**EXERCISE TASK:**
Would you restate all the data that follows, word for word?

***** RECORDS SHOWN

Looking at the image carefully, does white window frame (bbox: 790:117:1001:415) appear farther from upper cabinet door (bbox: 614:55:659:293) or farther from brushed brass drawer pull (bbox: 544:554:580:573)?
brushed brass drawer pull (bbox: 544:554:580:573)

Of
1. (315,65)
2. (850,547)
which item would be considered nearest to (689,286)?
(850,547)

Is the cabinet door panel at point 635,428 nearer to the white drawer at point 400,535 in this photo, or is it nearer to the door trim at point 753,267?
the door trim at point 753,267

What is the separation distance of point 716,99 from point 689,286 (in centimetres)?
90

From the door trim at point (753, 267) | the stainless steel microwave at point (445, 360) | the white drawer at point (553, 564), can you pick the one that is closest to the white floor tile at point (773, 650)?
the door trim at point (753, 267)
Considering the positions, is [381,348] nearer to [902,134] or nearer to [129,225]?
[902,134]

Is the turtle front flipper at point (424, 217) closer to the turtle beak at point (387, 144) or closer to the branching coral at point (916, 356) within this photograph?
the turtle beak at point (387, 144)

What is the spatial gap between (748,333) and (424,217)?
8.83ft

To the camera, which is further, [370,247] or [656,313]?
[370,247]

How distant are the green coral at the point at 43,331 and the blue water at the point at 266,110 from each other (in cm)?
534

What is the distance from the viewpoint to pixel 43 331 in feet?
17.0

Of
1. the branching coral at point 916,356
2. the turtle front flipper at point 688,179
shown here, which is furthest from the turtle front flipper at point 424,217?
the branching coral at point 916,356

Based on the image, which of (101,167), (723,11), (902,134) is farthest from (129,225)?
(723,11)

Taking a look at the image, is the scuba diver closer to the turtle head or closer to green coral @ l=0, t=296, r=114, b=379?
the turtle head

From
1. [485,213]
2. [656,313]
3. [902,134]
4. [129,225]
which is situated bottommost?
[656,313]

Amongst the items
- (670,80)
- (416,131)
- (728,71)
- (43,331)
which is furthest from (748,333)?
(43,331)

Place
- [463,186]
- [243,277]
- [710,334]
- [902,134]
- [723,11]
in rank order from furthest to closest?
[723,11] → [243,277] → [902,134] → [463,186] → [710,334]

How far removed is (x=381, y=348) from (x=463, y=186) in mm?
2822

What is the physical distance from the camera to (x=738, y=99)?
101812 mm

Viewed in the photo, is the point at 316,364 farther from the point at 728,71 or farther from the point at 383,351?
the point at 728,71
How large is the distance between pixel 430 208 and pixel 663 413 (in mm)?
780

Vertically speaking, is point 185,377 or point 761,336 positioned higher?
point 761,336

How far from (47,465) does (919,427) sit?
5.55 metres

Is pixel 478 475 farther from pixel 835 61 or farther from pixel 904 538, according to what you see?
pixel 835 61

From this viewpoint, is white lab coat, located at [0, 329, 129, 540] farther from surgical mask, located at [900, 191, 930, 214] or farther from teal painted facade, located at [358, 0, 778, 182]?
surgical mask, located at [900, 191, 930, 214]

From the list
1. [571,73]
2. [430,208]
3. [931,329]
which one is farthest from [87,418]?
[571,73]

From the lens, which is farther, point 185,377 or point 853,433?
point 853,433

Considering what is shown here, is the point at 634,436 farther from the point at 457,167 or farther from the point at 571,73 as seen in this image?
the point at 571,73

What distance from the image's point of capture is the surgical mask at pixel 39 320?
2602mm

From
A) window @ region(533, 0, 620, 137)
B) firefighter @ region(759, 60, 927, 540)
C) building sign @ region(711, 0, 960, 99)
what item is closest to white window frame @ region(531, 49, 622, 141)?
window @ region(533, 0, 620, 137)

**********

**THE RESPONSE:**
Looking at the image carefully, does white window frame (bbox: 790:117:1001:415) appear farther from upper cabinet door (bbox: 614:55:659:293) or farther from brushed brass drawer pull (bbox: 544:554:580:573)?
brushed brass drawer pull (bbox: 544:554:580:573)

Of
1. (315,65)
2. (850,547)
which item would be considered nearest to (689,286)?
(850,547)

Is the cabinet door panel at point 635,428 nearer to the white drawer at point 400,535 in this photo, or is it nearer to the door trim at point 753,267?
the door trim at point 753,267

What is the separation distance of point 716,99 from point 689,286 (in centimetres)?
90

From the door trim at point (753, 267) | the stainless steel microwave at point (445, 360) | the white drawer at point (553, 564), can you pick the one that is closest to the white floor tile at point (773, 650)?
the door trim at point (753, 267)
Considering the positions, is [381,348] nearer to [902,134] or nearer to [129,225]?
[902,134]

Is the turtle front flipper at point (424, 217) closer to the turtle beak at point (387, 144) or closer to the branching coral at point (916, 356) within this photograph?
the turtle beak at point (387, 144)

What is the spatial gap between (748,333) and (424,217)?
8.83ft

To the camera, which is further, [370,247] or [656,313]?
[370,247]

How distant are the green coral at the point at 43,331 and the blue water at the point at 266,110 from each other (in cm)?
534

What is the distance from the viewpoint to pixel 43 331 in feet?
17.0

Of
1. the branching coral at point 916,356
2. the turtle front flipper at point 688,179
shown here, which is furthest from the turtle front flipper at point 424,217?
the branching coral at point 916,356

Based on the image, which of (101,167), (723,11), (902,134) is farthest from (129,225)?
(723,11)

Taking a look at the image, is the scuba diver closer to the turtle head or closer to green coral @ l=0, t=296, r=114, b=379?
the turtle head

From
1. [485,213]
2. [656,313]
3. [902,134]
4. [129,225]
which is situated bottommost?
[656,313]

Amongst the items
- (670,80)
- (416,131)
- (728,71)
- (43,331)
which is furthest from (748,333)?
(43,331)

Place
- [463,186]
- [243,277]
- [710,334]
- [902,134]
- [723,11]
in rank order from furthest to closest?
[723,11] → [243,277] → [902,134] → [463,186] → [710,334]

How far removed is (x=381, y=348) from (x=463, y=186) in mm?
2822

What is the physical distance from the camera to (x=738, y=99)?
101812 mm

Viewed in the photo, is the point at 316,364 farther from the point at 728,71 or farther from the point at 383,351?
the point at 728,71
How large is the distance between pixel 430 208 and pixel 663 413 (in mm)?
780

Vertically speaking, is point 185,377 or point 761,336 positioned higher?
point 761,336

How far from (47,465) does (919,427) sit?
5.55 metres

Is pixel 478 475 farther from pixel 835 61 or farther from pixel 904 538, according to what you see?
pixel 835 61

From this viewpoint, is white lab coat, located at [0, 329, 129, 540] farther from surgical mask, located at [900, 191, 930, 214] or farther from teal painted facade, located at [358, 0, 778, 182]?
surgical mask, located at [900, 191, 930, 214]

From the list
1. [571,73]
2. [430,208]
3. [931,329]
which one is farthest from [87,418]?
[571,73]

From the lens, which is farther, point 185,377 or point 853,433?
point 853,433

Considering what is shown here, is the point at 634,436 farther from the point at 457,167 or farther from the point at 571,73 as seen in this image?
the point at 571,73

What distance from the image's point of capture is the surgical mask at pixel 39 320?
2602mm

From
A) window @ region(533, 0, 620, 137)
B) firefighter @ region(759, 60, 927, 540)
C) building sign @ region(711, 0, 960, 99)
what item is closest to white window frame @ region(531, 49, 622, 141)?
window @ region(533, 0, 620, 137)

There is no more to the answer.